The presentations collectively showcase the best-in-industry predictive power of VivoSim's proprietary AI-enabled NAMkind™ Liver and NAMkind™ GI platforms. In liver toxicology testing, across a set of compounds where animal models and traditional methods provide 50-65% sensitivity, VivoSim’s models provided >90% sensitivity at detecting true positives for liver toxicity. Whereas current methodologies including animal in vivo testing can result in >10% false positives (wrongly predicted to have liver tox when they do not, causing rejection of a viable drug candidate), VivoSim’s liver toxicology methods result in fewer than 5% false positives.

These powerful results help VivoSim clients avoid expensive mistakes in drug development, at a time when the industry is undergoing a shift in preclinical safety evaluation. "With a heavy push from the US FDA, the pharmaceutical industry is moving away from traditional animal testing toward high-fidelity, human-relevant alternatives," said Keith Murphy, VivoSim Executive Chairman. "As our newest data show, using AI-informed models in highly accurate tissues, we detect the problems that pharma typically misses. When a pharma has a miss, the cost to them is many lost years and $50M - $200M, so strategic-thinking pharma executives are taking notice of the availability of better tools."

The United States Food and Drug Administration (FDA) is actively encouraging human-relevant NAMs in place of animal studies, a push that is resulting in greater pharma demand for new technologies. After presenting its April 2025 Roadmap to Reducing Animal Testing in Preclinical Safety Studies, the FDA recently reported that it is meeting its goals for stimulating pharma uptake of these new models. VivoSim’s novel models offer perhaps the most predictive tool to make FDA’s vision a reality.

VivoSim’s superior results are achieved by a combination of the best biological model with the most representative primary human cell types, leveraging multiple endpoints as readouts for best prediction, and training AI prediction models with multiple endpoints that provide a rich data set, yielding high prediction accuracy. In addition to testing traditional oral pill small molecules, VivoSim is establishing competitive advantages across new biotech modalities such as antibodies, siRNA, and gene therapies. Adding to the data supporting its industry leadership in small molecules as outlined above, the company has done extensive testing of Antibody Drug Conjugates (ADCs), one of oncology’s fastest-growing modalities, with comparable accuracy results in terms of predicting the clinical profiles of ADCs for liver toxicity and diarrhea. Globally, hundreds of ADC candidates are now in active clinical development against over 50 molecular targets — 41 of them already in Phase III — and the pipeline remains overwhelmingly oncology-focused, led by HER2- and TROP2-directed programs in breast and lung cancer. Therapies still fail in human trials, most often on safety or efficacy. VivoSim’s mission is to close gaps in the ability to predict outcomes before a drug enters expensive clinical trials.
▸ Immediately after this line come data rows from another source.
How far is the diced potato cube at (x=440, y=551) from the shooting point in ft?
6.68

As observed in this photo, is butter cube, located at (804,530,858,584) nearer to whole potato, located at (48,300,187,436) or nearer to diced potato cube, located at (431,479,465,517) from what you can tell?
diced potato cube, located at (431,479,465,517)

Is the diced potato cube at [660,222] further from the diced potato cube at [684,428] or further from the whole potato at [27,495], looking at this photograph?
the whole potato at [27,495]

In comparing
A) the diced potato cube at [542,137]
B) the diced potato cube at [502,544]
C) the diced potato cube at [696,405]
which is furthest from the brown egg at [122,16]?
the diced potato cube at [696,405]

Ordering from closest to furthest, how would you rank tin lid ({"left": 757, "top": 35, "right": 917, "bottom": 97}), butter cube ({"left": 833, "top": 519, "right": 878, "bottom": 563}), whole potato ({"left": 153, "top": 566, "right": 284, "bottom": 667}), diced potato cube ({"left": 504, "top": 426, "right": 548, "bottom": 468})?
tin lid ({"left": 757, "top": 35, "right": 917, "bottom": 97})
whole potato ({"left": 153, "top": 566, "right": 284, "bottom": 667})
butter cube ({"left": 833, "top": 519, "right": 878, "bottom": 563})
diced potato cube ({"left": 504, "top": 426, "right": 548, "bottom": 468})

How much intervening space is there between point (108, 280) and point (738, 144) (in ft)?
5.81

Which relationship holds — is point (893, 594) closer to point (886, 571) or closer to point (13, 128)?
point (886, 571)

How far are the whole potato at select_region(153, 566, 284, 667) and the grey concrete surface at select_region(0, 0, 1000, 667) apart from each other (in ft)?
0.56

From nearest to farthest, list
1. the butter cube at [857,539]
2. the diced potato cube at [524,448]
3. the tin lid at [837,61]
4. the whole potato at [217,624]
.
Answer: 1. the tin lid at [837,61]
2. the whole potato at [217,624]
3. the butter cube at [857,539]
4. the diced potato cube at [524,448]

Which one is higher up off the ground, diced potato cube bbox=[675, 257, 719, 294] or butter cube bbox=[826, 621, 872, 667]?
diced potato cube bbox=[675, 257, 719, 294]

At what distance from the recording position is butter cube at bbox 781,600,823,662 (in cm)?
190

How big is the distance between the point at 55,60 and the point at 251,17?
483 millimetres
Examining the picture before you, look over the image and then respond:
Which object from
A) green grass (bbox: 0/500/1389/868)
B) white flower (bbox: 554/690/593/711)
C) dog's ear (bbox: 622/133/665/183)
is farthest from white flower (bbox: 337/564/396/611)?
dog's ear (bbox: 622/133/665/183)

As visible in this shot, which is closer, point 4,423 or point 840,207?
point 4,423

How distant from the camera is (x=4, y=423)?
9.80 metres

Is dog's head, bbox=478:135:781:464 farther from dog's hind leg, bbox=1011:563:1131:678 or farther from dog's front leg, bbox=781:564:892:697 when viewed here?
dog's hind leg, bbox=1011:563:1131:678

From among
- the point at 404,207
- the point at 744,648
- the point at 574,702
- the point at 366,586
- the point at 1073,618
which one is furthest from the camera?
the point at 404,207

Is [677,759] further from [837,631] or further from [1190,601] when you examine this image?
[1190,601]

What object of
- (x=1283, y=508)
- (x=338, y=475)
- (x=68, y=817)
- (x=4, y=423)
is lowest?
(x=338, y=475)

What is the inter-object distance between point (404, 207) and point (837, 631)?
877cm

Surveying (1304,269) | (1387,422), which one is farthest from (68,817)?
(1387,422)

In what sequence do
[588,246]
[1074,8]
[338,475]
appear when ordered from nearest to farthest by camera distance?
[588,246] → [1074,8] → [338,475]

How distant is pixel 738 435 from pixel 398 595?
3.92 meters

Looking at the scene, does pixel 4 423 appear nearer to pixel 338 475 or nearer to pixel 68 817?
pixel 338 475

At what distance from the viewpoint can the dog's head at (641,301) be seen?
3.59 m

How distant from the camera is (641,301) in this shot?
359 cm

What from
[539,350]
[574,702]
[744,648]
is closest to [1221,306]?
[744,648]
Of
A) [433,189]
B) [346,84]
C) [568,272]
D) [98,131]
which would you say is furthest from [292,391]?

Overall, the findings show that the Company’s human-relevant models can predict liver and gastrointestinal toxicity — for both traditional small molecules and complex antibody-drug conjugates (ADCs) — with accuracy that tracks real clinical outcomes. The data are being presented at The 23rd International Congress of the European Society of Toxicology In Vitro (ESTIV 2026) in Maastricht, the Netherlands, which takes place from June 29 to July 2, 2026.

Key highlights of the presented data demonstrating VivoSim’s ability to achieve definitive translational signatures across complex organ systems:

High-Accuracy Liver Profiling: Benchmarked against a clinical small-molecule dataset of 92 compounds, the NAMkind™ Liver spheroid model achieved a predictive accuracy of 91%, with 90% sensitivity, 95% specificity, and 99% precision under repeat-dose conditions. The multi-endpoint profiling suite effectively minimized false negatives and successfully resolved intra-class toxicities, such as within thiazolidinediones (TZDs).

 

Mechanistic GI Insights: Using the multicellular human intestinal barrier model (NAMkind™ GI), VivoSim successfully integrated multiple endpoints including barrier function to resolve distinct mechanistic classes of tyrosine kinase inhibitor (TKI)-induced diarrhea.

 

Deconvolution of ADC Toxicity: Critically, both platforms demonstrated a unique capacity to evaluate advanced modalities by differentiating ADC risk based on structural properties. The GI model established that Trastuzumab-deruxtecan-mediated injury is exposure-dependent and payload-driven through detailed histological tracking. Meanwhile, the Liver model successfully differentiated hepatic risk based on linker stability and payload permeability when comparing Trastuzumab Emtansine and Trastuzumab Deruxtecan.